◆ Exercise details: Reproduce the following data word for word, leaving out the pictures.
┌─ Data records
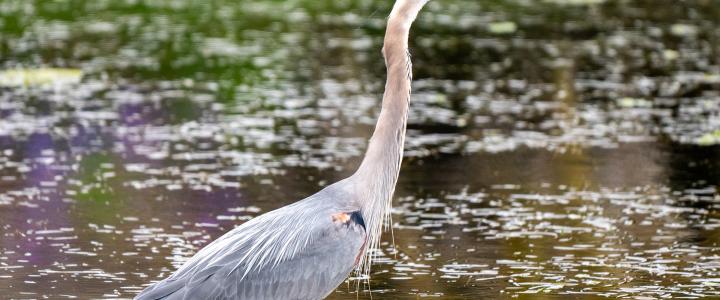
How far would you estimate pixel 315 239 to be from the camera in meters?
6.44

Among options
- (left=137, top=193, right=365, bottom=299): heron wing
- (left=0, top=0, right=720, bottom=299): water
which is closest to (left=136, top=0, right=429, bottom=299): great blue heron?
(left=137, top=193, right=365, bottom=299): heron wing

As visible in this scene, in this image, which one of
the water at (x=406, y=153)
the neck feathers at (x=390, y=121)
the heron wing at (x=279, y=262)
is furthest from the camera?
the water at (x=406, y=153)

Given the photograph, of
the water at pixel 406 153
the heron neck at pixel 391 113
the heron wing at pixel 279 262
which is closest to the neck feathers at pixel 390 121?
the heron neck at pixel 391 113

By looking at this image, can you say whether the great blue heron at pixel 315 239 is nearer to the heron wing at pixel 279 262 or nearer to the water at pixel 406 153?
the heron wing at pixel 279 262

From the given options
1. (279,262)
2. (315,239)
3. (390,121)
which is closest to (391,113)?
(390,121)

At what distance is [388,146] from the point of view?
273 inches

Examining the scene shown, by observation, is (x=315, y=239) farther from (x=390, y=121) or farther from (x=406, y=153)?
(x=406, y=153)

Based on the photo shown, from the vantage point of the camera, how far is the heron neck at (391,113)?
6.85 m

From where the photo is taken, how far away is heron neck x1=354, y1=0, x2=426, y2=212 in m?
6.85

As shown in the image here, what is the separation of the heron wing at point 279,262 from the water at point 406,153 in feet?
4.18

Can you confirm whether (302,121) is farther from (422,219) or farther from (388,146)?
(388,146)

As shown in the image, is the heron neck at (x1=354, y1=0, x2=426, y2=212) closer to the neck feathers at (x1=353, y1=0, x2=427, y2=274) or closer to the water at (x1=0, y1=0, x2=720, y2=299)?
the neck feathers at (x1=353, y1=0, x2=427, y2=274)

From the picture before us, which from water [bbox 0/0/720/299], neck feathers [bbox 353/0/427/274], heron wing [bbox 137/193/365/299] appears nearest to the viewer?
heron wing [bbox 137/193/365/299]

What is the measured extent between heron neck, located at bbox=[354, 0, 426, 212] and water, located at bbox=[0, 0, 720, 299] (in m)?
1.03
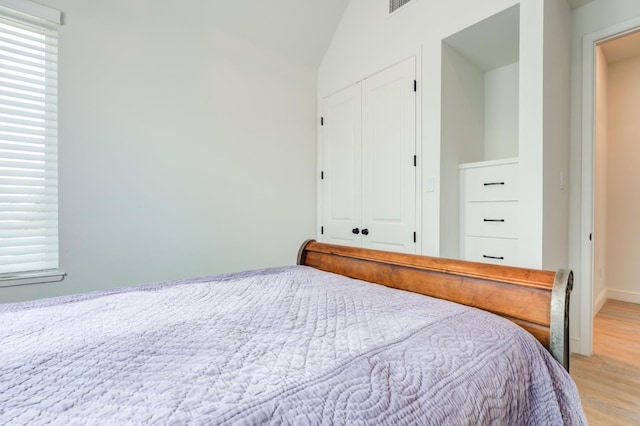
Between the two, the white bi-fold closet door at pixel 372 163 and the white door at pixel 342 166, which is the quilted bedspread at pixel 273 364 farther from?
the white door at pixel 342 166

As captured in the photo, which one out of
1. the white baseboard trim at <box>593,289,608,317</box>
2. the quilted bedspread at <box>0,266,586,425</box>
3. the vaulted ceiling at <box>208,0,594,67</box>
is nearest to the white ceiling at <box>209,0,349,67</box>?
the vaulted ceiling at <box>208,0,594,67</box>

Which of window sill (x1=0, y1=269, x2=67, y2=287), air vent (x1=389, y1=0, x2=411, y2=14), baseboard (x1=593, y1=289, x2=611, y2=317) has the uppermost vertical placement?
air vent (x1=389, y1=0, x2=411, y2=14)

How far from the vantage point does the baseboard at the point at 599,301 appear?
326 cm

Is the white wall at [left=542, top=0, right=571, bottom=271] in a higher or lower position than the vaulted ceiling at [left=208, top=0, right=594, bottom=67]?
lower

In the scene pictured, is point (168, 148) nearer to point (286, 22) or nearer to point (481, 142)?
point (286, 22)

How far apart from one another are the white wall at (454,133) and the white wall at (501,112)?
162mm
└─
◆ Exercise result:
How far would you estimate pixel 315 239 to be from the camera in meters?
6.44

Among options
- (left=137, top=193, right=365, bottom=299): heron wing
- (left=0, top=0, right=720, bottom=299): water
which is closest to (left=136, top=0, right=429, bottom=299): great blue heron?
(left=137, top=193, right=365, bottom=299): heron wing

As visible in this scene, in this image, which one of
the water at (x=406, y=153)
the neck feathers at (x=390, y=121)
the heron wing at (x=279, y=262)
is furthest from the camera?
the water at (x=406, y=153)

Given the photograph, of
the water at pixel 406 153
the heron neck at pixel 391 113
the heron wing at pixel 279 262
which is closest to the neck feathers at pixel 390 121?
the heron neck at pixel 391 113

By looking at this image, can you say whether the great blue heron at pixel 315 239 is nearer to the heron wing at pixel 279 262 or nearer to the water at pixel 406 153?
the heron wing at pixel 279 262

From the given options
1. (279,262)
2. (315,239)
3. (390,121)
which is closest to (391,113)?
(390,121)

At what distance is [388,146] from the point of view?
273 inches

Examining the scene shown, by observation, is (x=315, y=239) farther from (x=390, y=121) or farther from (x=406, y=153)?
(x=406, y=153)

Based on the photo shown, from the vantage point of the camera, how far is the heron neck at (391,113)?
6.85 m

From where the photo is taken, how far away is heron neck x1=354, y1=0, x2=426, y2=212 in m?
6.85

As shown in the image here, what is the separation of the heron wing at point 279,262 from the water at point 406,153 in feet?
4.18

Can you confirm whether (302,121) is farther from (422,219) or farther from (388,146)?
(388,146)

As shown in the image, is the heron neck at (x1=354, y1=0, x2=426, y2=212) closer to the neck feathers at (x1=353, y1=0, x2=427, y2=274) or closer to the water at (x1=0, y1=0, x2=720, y2=299)?
the neck feathers at (x1=353, y1=0, x2=427, y2=274)

From the picture before us, which from water [bbox 0/0/720/299], neck feathers [bbox 353/0/427/274], heron wing [bbox 137/193/365/299] appears nearest to the viewer?
heron wing [bbox 137/193/365/299]

What is the measured extent between heron neck, located at bbox=[354, 0, 426, 212] and water, located at bbox=[0, 0, 720, 299] (in m)?
1.03
Between the two, the white bi-fold closet door at pixel 372 163 and the white door at pixel 342 166, which is the quilted bedspread at pixel 273 364 farther from?
the white door at pixel 342 166

As captured in the photo, which one out of
1. the white baseboard trim at <box>593,289,608,317</box>
2. the quilted bedspread at <box>0,266,586,425</box>
3. the vaulted ceiling at <box>208,0,594,67</box>
is nearest to the white ceiling at <box>209,0,349,67</box>?
the vaulted ceiling at <box>208,0,594,67</box>

Which of window sill (x1=0, y1=269, x2=67, y2=287), air vent (x1=389, y1=0, x2=411, y2=14), baseboard (x1=593, y1=289, x2=611, y2=317) has the uppermost vertical placement?
air vent (x1=389, y1=0, x2=411, y2=14)

How far from the vantage point does the baseboard at the point at 599,301 appear?
326 cm

Is the white wall at [left=542, top=0, right=571, bottom=271] in a higher or lower position than the vaulted ceiling at [left=208, top=0, right=594, bottom=67]?
lower

In the scene pictured, is point (168, 148) nearer to point (286, 22) or nearer to point (481, 142)?
point (286, 22)

How far apart from one another are the white wall at (454,133) and the white wall at (501,112)?
162mm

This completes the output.